Se fosse ancora tra noi, Yara Gambirasio avrebbe compiuto 23 anni. Il compleanno lo avrebbe festeggiato ieri 21 maggio 2020. La ragazzina è morta a soli 13 anni nel 2010, uccisa presso il campo di Chignolo d'Isola. Accusato e condannato per l'omicidio dell'adolescente è stato Massimo Giuseppe Bossetti, ex muratore di Mapello. Il caso Gambirasio ha suscitato grande scalpore, non solo perché riguarda la sparizione e l'omicidio di una minorenne, ma anche perché il colpevole del delitto è stato individuato tramite test genetici che hanno riguardato l'intera area locale.

Gli inquirenti hanno dovuto svolgere un compito non di certo facile, indagando partendo dalle tracce biologiche rinvenute sul corpo di Yara Gambirasio.

La 13enne era figlia di Mara e Fulvio e sorella di Gioiele, Nathan e Keba, nomi che per la maggior parte rievocano il contesto biblico. Yara si allenava nella ginnastica artistica. Secondo le ricostruzioni attuate dagli inquirenti venne prima fatta salire da Massimo Bossetti sul suo furgone e in seguito uccisa, forse durante un tentativo di violenza, in un luogo isolato. Il cadavere di Yara è stato rinvenuto tre mesi dopo l'assassinio.

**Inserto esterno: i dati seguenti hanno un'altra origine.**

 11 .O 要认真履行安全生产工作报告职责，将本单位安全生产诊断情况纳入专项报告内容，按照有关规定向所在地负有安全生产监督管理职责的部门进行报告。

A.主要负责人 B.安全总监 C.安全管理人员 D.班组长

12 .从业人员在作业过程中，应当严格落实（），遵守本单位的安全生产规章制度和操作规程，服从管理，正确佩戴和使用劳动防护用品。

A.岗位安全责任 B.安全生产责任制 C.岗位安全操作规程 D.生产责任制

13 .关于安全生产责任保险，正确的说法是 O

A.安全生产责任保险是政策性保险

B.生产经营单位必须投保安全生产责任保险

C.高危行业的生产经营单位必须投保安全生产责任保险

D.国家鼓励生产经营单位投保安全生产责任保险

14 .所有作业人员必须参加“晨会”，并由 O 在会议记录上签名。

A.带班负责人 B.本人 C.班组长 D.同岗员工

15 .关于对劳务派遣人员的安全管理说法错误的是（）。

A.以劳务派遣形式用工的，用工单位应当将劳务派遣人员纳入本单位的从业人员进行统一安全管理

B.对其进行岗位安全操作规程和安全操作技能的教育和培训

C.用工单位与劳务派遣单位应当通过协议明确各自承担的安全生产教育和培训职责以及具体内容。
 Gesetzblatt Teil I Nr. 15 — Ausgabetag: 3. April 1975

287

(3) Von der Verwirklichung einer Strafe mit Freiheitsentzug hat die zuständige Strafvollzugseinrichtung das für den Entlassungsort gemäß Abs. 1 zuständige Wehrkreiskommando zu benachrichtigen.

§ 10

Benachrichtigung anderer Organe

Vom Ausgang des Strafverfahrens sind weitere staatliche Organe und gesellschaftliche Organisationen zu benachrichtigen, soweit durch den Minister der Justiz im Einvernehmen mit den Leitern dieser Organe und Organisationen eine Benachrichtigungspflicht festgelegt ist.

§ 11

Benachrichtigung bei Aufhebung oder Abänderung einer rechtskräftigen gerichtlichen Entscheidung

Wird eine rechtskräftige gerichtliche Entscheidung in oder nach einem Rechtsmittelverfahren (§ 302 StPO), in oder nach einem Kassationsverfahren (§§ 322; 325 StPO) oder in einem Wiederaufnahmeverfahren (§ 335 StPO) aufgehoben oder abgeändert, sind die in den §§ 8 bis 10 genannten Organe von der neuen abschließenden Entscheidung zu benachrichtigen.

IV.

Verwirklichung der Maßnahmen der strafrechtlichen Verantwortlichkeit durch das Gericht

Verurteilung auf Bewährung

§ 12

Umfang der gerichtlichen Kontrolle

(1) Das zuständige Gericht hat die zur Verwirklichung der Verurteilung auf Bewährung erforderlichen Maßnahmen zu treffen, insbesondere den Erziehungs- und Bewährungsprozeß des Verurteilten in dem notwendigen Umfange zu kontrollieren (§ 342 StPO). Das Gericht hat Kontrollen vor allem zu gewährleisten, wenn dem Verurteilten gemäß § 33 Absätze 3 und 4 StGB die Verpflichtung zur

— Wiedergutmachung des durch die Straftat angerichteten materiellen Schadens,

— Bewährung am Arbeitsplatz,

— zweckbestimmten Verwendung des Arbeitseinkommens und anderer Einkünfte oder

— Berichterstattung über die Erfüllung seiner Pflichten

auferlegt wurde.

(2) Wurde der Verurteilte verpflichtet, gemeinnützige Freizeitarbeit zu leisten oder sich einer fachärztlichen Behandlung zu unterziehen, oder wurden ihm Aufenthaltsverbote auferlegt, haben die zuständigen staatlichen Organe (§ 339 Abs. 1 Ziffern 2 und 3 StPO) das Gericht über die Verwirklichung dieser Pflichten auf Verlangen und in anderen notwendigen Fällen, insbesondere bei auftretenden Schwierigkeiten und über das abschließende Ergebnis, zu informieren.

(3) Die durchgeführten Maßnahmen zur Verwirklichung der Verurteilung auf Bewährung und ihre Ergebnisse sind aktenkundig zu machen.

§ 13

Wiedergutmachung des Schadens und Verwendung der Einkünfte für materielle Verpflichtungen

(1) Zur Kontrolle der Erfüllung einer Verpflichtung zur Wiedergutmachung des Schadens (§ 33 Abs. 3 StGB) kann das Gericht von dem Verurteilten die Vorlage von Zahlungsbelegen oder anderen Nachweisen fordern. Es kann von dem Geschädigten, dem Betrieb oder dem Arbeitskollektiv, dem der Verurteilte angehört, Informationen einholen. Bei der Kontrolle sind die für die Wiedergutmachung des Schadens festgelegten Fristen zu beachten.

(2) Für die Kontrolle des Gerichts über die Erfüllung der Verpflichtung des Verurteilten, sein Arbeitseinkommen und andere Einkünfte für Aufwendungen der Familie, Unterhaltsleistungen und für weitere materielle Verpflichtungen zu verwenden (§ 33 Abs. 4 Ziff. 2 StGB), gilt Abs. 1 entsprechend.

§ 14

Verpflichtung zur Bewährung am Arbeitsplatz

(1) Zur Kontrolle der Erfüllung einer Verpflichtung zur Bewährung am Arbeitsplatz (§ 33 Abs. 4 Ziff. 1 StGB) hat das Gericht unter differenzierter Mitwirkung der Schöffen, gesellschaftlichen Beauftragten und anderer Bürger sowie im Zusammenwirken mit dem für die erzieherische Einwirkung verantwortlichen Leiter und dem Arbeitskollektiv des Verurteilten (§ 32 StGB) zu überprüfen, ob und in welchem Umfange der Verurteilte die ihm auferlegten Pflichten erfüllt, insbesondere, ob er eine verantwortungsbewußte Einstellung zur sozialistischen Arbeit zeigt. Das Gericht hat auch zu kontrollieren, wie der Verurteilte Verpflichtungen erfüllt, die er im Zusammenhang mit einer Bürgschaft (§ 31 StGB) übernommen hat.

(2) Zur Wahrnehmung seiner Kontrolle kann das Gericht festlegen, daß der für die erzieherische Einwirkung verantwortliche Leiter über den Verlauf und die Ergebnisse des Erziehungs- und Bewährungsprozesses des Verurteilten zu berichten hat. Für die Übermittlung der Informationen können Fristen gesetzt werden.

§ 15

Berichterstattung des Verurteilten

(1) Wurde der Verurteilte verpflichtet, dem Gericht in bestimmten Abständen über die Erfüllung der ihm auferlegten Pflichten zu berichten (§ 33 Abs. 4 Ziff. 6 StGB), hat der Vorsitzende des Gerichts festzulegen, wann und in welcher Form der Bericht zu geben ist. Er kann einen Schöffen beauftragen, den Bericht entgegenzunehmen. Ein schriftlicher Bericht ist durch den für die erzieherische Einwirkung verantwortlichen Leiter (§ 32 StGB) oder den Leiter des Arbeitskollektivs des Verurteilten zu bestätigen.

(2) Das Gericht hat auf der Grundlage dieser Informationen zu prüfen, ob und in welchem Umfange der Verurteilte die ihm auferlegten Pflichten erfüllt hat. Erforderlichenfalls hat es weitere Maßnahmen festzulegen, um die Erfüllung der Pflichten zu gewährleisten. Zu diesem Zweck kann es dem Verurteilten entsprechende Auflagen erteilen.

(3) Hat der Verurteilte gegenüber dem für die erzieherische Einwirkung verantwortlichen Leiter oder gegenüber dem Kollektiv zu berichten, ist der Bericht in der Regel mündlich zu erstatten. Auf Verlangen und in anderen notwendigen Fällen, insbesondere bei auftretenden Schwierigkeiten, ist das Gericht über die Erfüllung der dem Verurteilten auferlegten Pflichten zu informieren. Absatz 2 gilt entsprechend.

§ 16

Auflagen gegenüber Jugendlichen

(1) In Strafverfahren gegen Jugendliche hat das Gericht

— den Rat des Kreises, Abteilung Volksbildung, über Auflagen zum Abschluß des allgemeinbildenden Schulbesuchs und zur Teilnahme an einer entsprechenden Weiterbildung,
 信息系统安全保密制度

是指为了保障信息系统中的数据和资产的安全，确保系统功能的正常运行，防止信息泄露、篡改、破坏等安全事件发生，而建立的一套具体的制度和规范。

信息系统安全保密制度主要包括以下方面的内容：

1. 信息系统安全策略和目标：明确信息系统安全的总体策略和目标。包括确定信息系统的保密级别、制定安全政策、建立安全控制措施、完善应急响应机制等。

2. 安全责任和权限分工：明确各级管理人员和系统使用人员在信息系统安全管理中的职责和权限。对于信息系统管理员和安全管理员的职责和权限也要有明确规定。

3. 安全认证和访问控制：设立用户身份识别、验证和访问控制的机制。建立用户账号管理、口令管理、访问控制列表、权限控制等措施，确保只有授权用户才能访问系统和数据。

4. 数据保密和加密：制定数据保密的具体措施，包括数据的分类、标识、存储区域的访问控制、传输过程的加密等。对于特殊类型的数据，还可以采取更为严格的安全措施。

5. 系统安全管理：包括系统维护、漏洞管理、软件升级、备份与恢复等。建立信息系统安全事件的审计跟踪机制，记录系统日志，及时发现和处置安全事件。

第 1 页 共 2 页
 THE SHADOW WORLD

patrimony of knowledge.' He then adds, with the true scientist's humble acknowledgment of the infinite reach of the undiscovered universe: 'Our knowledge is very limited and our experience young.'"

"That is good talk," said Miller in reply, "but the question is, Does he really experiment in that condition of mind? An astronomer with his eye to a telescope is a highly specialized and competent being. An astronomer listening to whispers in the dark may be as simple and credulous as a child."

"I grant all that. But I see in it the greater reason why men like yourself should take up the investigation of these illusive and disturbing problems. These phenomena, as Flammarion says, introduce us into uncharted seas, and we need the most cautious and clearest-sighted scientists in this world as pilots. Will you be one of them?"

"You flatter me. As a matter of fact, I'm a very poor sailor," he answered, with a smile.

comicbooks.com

Yara Gambirasio: chi è realmente il suo assassino

Se fosse stata ancora viva, Yara Gambirasio avrebbe compiuto ieri 23 anni. La ragazzina venne rapita e uccisa da Massimo Giuseppe Bossetti, all'epoca dei fatti muratore residente a Mapello, padre e marito di famiglia.

Bossetti è stato condannato all'ergastolo, in tutti e tre i gradi di giudizio. Secondo quanto reso noto dalle indagini degli inquirenti, l'uomo, sposato con Marita Comi e di carattere un po' narcisista sarebbe stato interessato alle adolescenti dell'età della sua vittima. Questo è confermato da alcune ricerche effettuate dallo stesso Bossetti su Google.

In realtà, Massimo non è figlio di colui che aveva per lungo tempo considerato suo padre, ma di una relazione clandestina tra sua madre Ester Arzuffi ed un altro uomo, il signor Giuseppe Guerinoni. Un rapporto che in vita, la Arzuffi ha, tuttavia, sempre negato.

Per giustificare la risultata paternità di Giuseppe Guerinoni nei confronti di suo figlio Massimo Bossetti, Ester Arzuffi, morta qualche tempo fa, ha dato sempre la colpa ai ginecologi oppure ad un improbabile scambio di provette.

Guerinoni, morto nel lontano 1999, operava come autista. Era padre legittimo di tre figli. I Guerinoni, associati al nome di Massimo Bossetti dopo quanto accaduto, sono testimoni di Geova e condannano apertamente tanto l'adulterio quanto l'omicidio.

La sera dell'omicidio

Yara Gambirasio è stata rapita la sera del 26 novembre 2010. Quella sera, Yara si trovava presso la palestra di Brembate di Sopra, in cui si allenava nella disciplina di ginnastica ritmica. Le telecamere della struttura non erano funzionanti, almeno quella sera. L'abitazione di Yara distava da centro sportivo in cui si trovava 700 metri, ma la 13enne non sarebbe più tornata a casa, poiché di lei si sarebbero perse le tracce una volta terminati gli allenamenti.

Il corpo senza vita della ragazzina è stato ritrovato il 26 febbraio 2011 abbandonato presso il campo di Chignolo d'Isola a 10 chilometri da Brembate, città in cui la ragazzina viveva assieme ai suoi famigliari.